Михаил Соколов: Давайте мы посмотрим опрос, который мы сделали на улицах Москвы. Надо сказать, что настроения людей несколько расходятся с тем, что мы видим у социологов.

Опрос на улицах столицы

Михаил Соколов: Я не знаю, может быть, нам так повезло. Может быть, в Москве что-то случилось с людьми? Довольно много всегда отказываются, у вас же тоже, наверное, отказываются отвечать?

Лев Гудков: Нет, это не настолько много отказываются реально. Вообще говоря, в Москве уровень агрессии гораздо выше, чем где бы то ни было.

Михаил Соколов: В смысле недовольства, я бы сказал мягко, это не агрессия.

Лев Гудков: Я имею в виду образ врага, намного выше, чем в провинции. Поскольку Москва политически ангажированная, мобилизованная.

Михаил Соколов: То есть врага в том числе и внутреннего, в том числе и власть?

Лев Гудков: В том числе и внутреннего.

Михаил Соколов: А то у вас такие цифры, прямо страшно: Путин 1% враг, русофобы 1%, Навальный с оппозицией 3%, олигархи и банкиры 2%. А было 20%. Что случилось? Все полюбили олигархов и банкиров?

Лев Гудков: Методика немножко различная. Там мы предлагали карточку с готовыми ответами, а здесь люди сами называли, и это надо принимать во внимание.

= МАТЕРИАЛЫ УПРАЖНЕНИЯ =
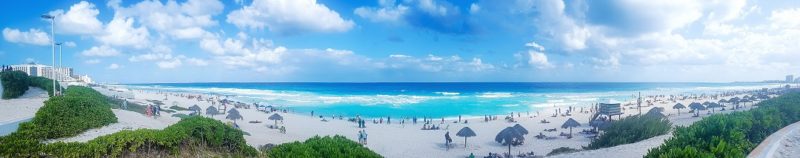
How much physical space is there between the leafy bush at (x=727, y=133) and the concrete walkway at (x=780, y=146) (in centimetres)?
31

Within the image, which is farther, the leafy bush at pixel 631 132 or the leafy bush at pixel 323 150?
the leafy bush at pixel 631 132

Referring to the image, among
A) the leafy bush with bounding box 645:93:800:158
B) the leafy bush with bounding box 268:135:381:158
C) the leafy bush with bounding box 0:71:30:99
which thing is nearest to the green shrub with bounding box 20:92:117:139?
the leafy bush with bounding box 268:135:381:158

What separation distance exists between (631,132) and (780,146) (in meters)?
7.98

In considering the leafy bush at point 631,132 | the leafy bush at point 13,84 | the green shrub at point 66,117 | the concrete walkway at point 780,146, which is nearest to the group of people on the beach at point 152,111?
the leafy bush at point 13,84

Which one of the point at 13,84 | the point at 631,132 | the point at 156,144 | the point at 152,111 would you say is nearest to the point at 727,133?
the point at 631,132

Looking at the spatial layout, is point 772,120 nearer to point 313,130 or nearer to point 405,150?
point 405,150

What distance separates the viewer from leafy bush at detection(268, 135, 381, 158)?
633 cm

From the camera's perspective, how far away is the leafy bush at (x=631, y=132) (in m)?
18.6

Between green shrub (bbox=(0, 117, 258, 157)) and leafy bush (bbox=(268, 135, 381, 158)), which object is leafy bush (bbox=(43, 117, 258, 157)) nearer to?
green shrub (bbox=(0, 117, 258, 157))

= ВОПРОСЫ =
1 – Переведите на английский язык предложение из отрывка: «Вообще говоря, в Москве уровень агрессии гораздо выше, чем где бы то ни было».
2 – Сколько процентов приходится на Навального с оппозицией в цифрах, которые Михаил Соколов приводит в отрывке?

= ОТВЕТЫ К ЗАДАНИЯМ =
1 – Generally speaking, the level of aggression in Moscow is much higher than anywhere else.

2 – 3%.